If you haven’t tried them out yet, you’re not missing much. I’m not a big fan of this move, as you’ll soon find out.
Getty Images is dropping the watermark for the bulk of its collection, in exchange for an open-embed program that will let users drop in any image they want, as long as the service gets to append a footer at the bottom of the picture with a credit and link to the licensing page. For a small-scale WordPress blog with no photo budget, this looks an awful lot like free stock imagery.
Here is an example.
About the new embeds, Getty says:
The new embeds strike directly at social sharing.

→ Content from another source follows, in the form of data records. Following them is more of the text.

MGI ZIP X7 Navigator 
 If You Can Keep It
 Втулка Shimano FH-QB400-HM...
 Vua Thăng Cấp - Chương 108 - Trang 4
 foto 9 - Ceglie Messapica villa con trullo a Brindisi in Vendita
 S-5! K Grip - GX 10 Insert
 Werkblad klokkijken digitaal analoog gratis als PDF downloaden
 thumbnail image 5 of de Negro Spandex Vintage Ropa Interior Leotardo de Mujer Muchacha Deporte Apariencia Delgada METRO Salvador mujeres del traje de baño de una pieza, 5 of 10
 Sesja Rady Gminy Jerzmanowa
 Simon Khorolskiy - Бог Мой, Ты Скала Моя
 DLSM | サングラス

Social sharing? Really? I didn’t know that “social” extended only as far as Twitter and Tumblr. Have you ever heard of Pinterest, Google+, or Facebook? Image sharing on those platforms is just as important (if not more) than Twitter – so why the favoritism? I don’t get it.
What about the embed design? I personally think they are awful. Leave it to Getty to plaster their logo on every embed.
Is your website fully responsive with your images fitting their containers perfectly? Forget that, unless you want to modify the iframe embed code and style iframes.
Don’t even get me started about embedding an iframe. Iframes are so 2003.
Small Problem with WordPress
What about WordPress users? Forget using Getty images as your featured image in WordPress. Since you don’t have the physical image asset, you can’t upload it as your featured image.
Also, what about the sites out there that have a smaller version of the image linked to the larger version. This is for convenience of users who want to click on an image and see a larger version at full resolution. Not anymore! Your Getty image will now link back to the Getty page with all the details to purchase the image.
I’m not a fan
Nevertheless, I’ll quickly walk you through how to embed Getty images for free.
First – find the image you want to embed on Getty’s website. On the images page, click the tiny
A popup will be displayed, and all you have to do is copy the embed code.
Paste this code where you want the image to display, and boom – your attributed and linked image will show up on your page.
There has to be a better way…
I think that many businesses and bloggers out there would be willing to pay fees for high-quality stock images if the price was right. I don’t understand Getty’s Monsanto-like approach to image monetization. There is a way to offer a premium service without making enemies with your existing and potential customers.
If Getty was able to allow registered users to link to images stored on Getty servers, Getty would be able to run reports based on their server logs to determine usage from specific domains. Registered users would get their domain approved to ensure that the images would display, and they would only pay for their usage. For the right price, this approach could really work for lots of small businesses and bloggers.
Just get rid of the embed option…
Forget Getty, what other options do I have?
Instead of using Getty images, I strongly suggest taking a look at the wealth of free, high-quality stock photo resources you have at your disposal. There is a great post at Inbounderish that lists 10 sources, and an even more impressive post at Caddis that lists even more. Check them out!
Note: The image used as the “featured” image for this post is not from Getty Images.